Mesmo com todo esse cuidado, ele cometeu alguns erros no percurso. Ele desperdiçou dinheiro, principalmente em relação à perda de matéria-prima, por inexperiência, o que tem custos muito altos. Outro exemplo: bolaram um equipamento que não existia no Brasil. Mandaram fazer. Seis meses depois, ficou pronto mas, por conta de um detalhe, não funciona e não tem quem conserte. Encalhou. Mas faz parte.

“Você tem que ter uma dívida com algo, seja ela moral ou de qualquer tipo, para te impulsionar a ir atrás e fazer aquilo sair do papel. A minha era fazer alguma coisa bacana em Santa Cruz, porque eu sempre gostei da cidade”, diz Léo.

COM O AVAL DOS CHEFS

O México inspirou a receita, o ambiente “cabrón” da marca e a identidade visual, com as caveiras fofas e coloridas das festividades no Dia dos Mortos. Some-se a este universo temático uma divertida escala de picância – mirim (suave), humana (média), profissa (para os fortes) e insana (para os extra fortes).

A De Cabrón entrou no mercado paulistano por meio de uma equipe de vendedores que bateu de porta em porta oferecendo o produto. Para a surpresa dos empreendedores, o produto não teve boa aceitação em bares e restaurantes por causa do custo: cerca de 20 reais a garrafinha, alto demais.

No entanto, a marca caiu no gosto dos empórios e supermercados gourmets e fez boa fama nas nobres mesas modernetes da cidade. Toda essa história – e sim, até a atitude meio rocker inerente as caveiras mexicanas – atraiu a atenção de dois chefs descolados e em ascensão.

Henrique Fogaça foi o primeiro chef a assinar um molho De Cabrón

Henrique Fogaça foi o primeiro chef a assinar um molho De Cabrón.

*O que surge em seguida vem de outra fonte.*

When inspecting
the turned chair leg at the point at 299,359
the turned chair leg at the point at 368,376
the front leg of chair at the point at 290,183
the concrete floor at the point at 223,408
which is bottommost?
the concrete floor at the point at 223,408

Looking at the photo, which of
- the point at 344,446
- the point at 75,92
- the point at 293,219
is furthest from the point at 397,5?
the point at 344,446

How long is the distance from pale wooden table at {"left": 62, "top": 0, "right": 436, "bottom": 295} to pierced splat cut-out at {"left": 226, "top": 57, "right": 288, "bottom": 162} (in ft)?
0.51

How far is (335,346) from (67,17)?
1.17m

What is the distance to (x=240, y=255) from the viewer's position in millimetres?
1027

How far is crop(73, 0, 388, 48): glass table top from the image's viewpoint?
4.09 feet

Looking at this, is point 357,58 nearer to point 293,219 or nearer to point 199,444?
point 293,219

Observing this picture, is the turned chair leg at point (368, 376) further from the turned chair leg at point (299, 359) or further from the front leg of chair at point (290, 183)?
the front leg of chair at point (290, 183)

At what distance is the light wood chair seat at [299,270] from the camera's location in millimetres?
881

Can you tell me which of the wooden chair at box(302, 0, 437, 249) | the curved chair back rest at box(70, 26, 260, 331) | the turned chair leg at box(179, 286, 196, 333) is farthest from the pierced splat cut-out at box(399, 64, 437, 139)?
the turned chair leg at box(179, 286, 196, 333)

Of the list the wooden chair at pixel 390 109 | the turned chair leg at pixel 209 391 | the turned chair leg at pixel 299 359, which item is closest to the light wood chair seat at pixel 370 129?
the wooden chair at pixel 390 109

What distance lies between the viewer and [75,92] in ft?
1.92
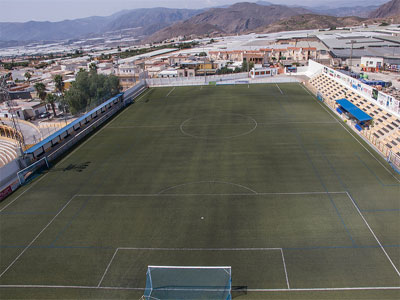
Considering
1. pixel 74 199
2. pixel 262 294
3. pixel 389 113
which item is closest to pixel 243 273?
pixel 262 294

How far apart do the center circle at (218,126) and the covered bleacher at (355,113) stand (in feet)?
42.1

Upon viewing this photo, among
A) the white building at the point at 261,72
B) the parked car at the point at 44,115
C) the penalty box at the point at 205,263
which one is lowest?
the parked car at the point at 44,115

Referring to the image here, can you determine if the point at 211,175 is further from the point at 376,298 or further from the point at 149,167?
the point at 376,298

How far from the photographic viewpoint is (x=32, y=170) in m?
Result: 29.3

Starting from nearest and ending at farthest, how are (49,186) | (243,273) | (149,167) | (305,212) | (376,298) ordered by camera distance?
(376,298), (243,273), (305,212), (49,186), (149,167)

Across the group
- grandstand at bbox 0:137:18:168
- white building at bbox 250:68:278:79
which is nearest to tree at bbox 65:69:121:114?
grandstand at bbox 0:137:18:168

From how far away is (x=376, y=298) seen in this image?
47.1 ft

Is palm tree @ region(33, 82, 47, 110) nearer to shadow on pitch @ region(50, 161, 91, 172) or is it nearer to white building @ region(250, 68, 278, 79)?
shadow on pitch @ region(50, 161, 91, 172)

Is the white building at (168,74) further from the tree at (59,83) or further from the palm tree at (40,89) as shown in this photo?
the palm tree at (40,89)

Henrique Fogaça, que comanda o Sal Gastronomia e a versão brasileira do MasterChef, e Carlos Bertolazzi, do Zena Café e também apresentador de programas de gastronomia, assinam dois molhos De Cabrón. O de Fogaça mistura chipotle e maracujá, enquanto o de Bertolazzi, batizado de Jack’n’Cola, traz uísque e refrigerante Cola. O aval não é pouca coisa para uma empresa que tem apenas dois anos de mercado.

Hoje, a marca tem sete molhos à venda, sendo que um dos mais recentes é uma parceria com a lenda do rock Marky Ramone, que resultou no Blitzkrieg Hot Sauce, com bacon. Simples assim: “Ele acompanhou o surgimento do molho do Henrique (Fogaça), achou super bacana e quis o dele”, diz Léo. “Para nós, estrategicamente, é a porta para o mercado externo”.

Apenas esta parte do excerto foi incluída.